#### Aim of the exercise
Count the lines in the entries below that contain the word "camera", and reply with that number only.

-- Start of Material shown --

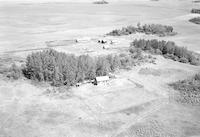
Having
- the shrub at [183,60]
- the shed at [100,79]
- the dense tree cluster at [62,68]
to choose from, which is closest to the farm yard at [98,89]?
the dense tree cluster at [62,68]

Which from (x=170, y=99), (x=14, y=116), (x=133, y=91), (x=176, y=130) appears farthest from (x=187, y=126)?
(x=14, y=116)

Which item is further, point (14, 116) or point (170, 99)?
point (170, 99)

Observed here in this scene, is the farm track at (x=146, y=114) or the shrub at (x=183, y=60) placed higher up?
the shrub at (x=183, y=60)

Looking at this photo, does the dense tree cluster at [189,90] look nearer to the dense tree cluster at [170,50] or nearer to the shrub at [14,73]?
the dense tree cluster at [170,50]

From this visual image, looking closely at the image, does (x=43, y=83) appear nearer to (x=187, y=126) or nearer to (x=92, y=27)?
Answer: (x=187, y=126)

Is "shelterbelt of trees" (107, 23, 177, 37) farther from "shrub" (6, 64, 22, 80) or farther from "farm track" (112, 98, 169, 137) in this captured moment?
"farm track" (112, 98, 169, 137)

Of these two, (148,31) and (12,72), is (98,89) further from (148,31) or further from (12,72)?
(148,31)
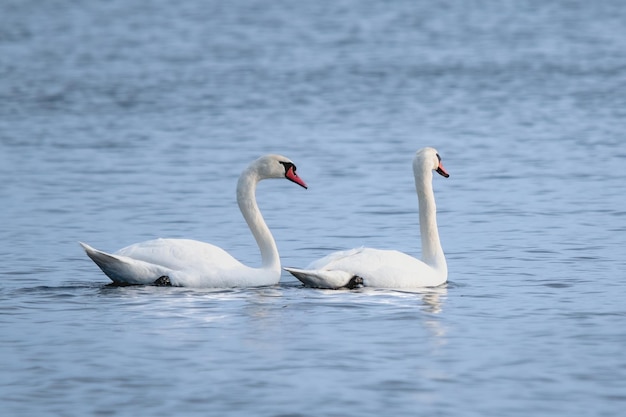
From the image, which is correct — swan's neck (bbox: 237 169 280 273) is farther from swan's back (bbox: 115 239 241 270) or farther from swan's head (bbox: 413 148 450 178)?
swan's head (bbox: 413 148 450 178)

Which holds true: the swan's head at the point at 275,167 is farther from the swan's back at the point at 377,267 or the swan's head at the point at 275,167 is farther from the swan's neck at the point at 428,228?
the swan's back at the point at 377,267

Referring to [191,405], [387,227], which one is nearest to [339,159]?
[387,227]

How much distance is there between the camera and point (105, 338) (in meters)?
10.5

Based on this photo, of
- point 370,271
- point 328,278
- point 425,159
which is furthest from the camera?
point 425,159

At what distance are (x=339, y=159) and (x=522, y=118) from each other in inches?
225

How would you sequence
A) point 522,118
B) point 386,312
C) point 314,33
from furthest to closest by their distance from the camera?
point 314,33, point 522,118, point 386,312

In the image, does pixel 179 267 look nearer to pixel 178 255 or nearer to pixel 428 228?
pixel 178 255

-- End of Material shown --
-- Start of Material shown --

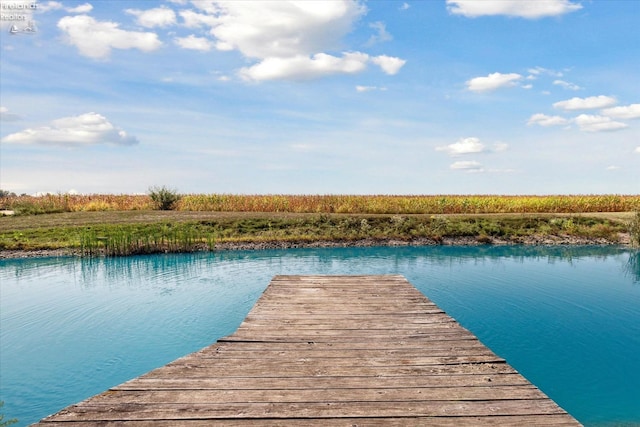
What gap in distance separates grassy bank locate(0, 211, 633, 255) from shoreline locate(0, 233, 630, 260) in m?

-- End of Material shown --
-- Start of Material shown --

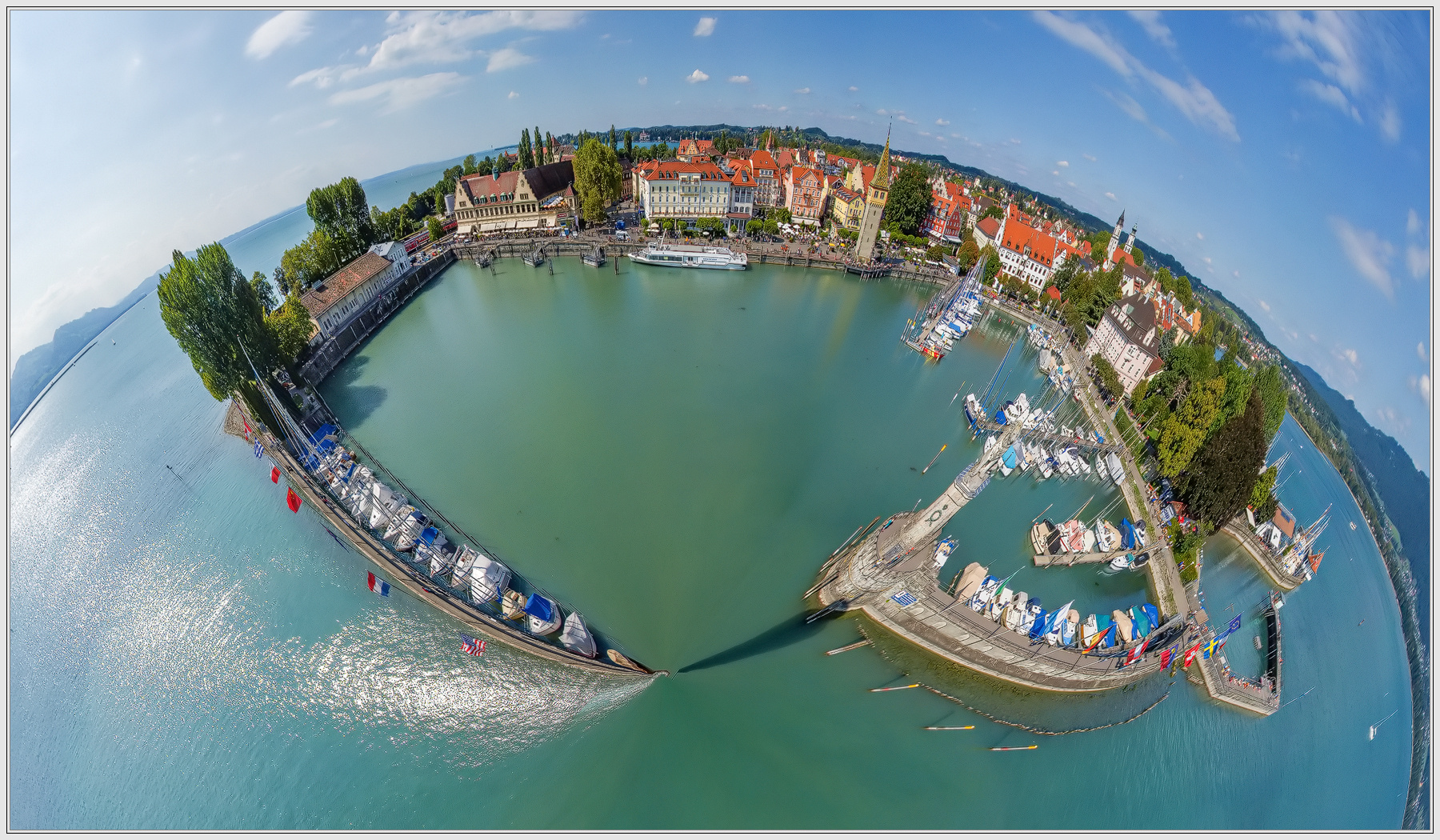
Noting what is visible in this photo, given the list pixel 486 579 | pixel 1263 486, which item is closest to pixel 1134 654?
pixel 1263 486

-- End of Material shown --

#### Output for this task
3